AIM OF THE TASK:
Convert the part of the records that opens with the line containing "As seen in this" and closes with the line containing "3.94 meters" into a numbered list with one line per item and blank lines dropped.
□ □ □ □ □
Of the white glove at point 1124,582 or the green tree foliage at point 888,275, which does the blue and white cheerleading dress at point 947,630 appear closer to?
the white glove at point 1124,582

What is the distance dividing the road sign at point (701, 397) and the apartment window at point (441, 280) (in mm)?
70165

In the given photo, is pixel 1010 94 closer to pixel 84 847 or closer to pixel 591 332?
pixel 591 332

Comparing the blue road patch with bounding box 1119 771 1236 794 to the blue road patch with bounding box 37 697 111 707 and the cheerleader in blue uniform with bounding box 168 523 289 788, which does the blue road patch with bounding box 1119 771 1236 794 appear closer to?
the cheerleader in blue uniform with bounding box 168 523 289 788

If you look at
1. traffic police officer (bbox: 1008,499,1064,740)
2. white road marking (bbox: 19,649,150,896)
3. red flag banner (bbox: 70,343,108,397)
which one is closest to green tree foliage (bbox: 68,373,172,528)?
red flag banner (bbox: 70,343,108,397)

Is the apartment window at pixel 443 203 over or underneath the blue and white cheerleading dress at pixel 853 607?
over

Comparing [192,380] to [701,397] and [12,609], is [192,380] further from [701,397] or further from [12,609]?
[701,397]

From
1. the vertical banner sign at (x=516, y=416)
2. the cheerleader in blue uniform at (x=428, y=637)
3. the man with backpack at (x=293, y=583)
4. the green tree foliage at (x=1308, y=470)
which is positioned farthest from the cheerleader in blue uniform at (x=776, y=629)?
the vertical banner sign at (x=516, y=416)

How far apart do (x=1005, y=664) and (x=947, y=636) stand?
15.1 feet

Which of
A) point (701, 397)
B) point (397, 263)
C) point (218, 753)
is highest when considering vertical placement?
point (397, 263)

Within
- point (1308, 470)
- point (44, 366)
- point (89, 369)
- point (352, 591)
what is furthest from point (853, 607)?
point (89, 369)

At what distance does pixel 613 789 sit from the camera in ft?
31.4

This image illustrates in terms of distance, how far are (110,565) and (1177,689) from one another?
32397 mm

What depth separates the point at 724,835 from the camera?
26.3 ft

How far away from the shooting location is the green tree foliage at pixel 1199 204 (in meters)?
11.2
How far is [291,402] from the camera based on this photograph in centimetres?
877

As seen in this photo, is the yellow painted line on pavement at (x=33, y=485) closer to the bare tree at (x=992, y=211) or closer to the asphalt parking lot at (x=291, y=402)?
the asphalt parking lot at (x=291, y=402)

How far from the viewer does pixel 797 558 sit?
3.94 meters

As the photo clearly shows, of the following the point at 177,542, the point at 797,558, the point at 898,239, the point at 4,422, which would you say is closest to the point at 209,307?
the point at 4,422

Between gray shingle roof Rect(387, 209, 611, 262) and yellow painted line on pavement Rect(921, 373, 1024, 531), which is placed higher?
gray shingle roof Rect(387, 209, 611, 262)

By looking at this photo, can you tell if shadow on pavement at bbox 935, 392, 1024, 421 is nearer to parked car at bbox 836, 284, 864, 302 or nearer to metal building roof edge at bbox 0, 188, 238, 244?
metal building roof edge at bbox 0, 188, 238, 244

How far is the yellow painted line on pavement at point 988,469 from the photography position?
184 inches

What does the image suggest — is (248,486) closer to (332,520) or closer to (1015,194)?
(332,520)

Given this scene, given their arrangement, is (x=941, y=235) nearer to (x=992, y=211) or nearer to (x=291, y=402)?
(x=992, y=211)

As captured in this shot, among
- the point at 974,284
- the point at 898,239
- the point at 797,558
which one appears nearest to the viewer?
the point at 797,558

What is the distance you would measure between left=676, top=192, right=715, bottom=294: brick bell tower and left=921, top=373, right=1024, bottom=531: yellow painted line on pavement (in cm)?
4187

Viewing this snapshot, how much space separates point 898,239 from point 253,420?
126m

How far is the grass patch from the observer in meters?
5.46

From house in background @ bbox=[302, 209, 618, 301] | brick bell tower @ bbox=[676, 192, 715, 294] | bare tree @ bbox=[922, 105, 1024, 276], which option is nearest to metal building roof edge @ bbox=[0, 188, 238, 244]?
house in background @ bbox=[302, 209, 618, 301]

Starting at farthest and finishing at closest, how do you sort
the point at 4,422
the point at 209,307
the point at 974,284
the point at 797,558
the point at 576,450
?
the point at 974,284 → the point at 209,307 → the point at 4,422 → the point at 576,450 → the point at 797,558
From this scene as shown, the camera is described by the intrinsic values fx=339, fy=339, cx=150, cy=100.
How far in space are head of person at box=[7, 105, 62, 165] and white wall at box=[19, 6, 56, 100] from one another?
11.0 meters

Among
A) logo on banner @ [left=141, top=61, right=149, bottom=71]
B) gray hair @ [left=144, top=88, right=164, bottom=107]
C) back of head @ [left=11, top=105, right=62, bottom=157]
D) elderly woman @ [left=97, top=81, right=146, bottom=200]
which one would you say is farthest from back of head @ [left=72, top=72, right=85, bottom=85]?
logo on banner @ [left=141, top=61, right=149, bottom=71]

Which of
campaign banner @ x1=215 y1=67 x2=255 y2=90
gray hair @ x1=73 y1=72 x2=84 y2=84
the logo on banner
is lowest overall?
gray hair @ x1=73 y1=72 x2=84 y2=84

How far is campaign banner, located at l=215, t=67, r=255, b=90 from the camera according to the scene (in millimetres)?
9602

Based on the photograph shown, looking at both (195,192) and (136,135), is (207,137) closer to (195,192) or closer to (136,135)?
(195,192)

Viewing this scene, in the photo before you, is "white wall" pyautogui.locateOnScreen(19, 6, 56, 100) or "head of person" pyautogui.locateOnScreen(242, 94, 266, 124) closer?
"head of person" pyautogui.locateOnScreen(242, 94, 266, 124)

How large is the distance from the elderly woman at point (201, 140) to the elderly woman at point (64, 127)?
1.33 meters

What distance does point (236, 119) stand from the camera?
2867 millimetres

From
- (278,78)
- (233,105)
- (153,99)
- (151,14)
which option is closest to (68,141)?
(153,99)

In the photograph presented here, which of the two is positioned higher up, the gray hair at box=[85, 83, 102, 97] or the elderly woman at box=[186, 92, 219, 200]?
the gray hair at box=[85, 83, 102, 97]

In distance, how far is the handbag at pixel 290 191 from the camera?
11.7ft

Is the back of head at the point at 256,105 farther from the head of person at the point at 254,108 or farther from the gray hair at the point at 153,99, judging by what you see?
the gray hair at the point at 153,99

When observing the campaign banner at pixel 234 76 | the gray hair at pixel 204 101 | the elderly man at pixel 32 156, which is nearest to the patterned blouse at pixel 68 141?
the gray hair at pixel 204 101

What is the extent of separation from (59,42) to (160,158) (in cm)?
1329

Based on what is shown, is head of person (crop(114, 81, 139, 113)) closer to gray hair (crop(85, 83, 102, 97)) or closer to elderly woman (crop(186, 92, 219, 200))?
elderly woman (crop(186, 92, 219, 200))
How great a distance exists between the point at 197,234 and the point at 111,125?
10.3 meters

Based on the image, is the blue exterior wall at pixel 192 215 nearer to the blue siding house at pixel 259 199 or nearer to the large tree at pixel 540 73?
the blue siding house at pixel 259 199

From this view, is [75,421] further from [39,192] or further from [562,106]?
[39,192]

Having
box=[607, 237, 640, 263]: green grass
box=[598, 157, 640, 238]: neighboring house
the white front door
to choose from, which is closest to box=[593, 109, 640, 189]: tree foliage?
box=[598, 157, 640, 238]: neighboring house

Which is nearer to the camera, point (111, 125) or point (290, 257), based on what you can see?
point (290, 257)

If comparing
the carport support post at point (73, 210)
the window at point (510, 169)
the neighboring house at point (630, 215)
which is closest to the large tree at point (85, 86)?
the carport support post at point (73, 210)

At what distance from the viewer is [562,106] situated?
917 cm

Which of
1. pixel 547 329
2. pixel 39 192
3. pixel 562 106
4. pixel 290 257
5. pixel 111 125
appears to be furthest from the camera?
□ □ □ □ □
PROBLEM SOLUTION:
1. As seen in this photo, is the yellow painted line on pavement at (x=33, y=485) closer to the bare tree at (x=992, y=211) or closer to the asphalt parking lot at (x=291, y=402)?
2. the asphalt parking lot at (x=291, y=402)
3. How far from the viewer does pixel 797 558 sit?
4. 3.94 meters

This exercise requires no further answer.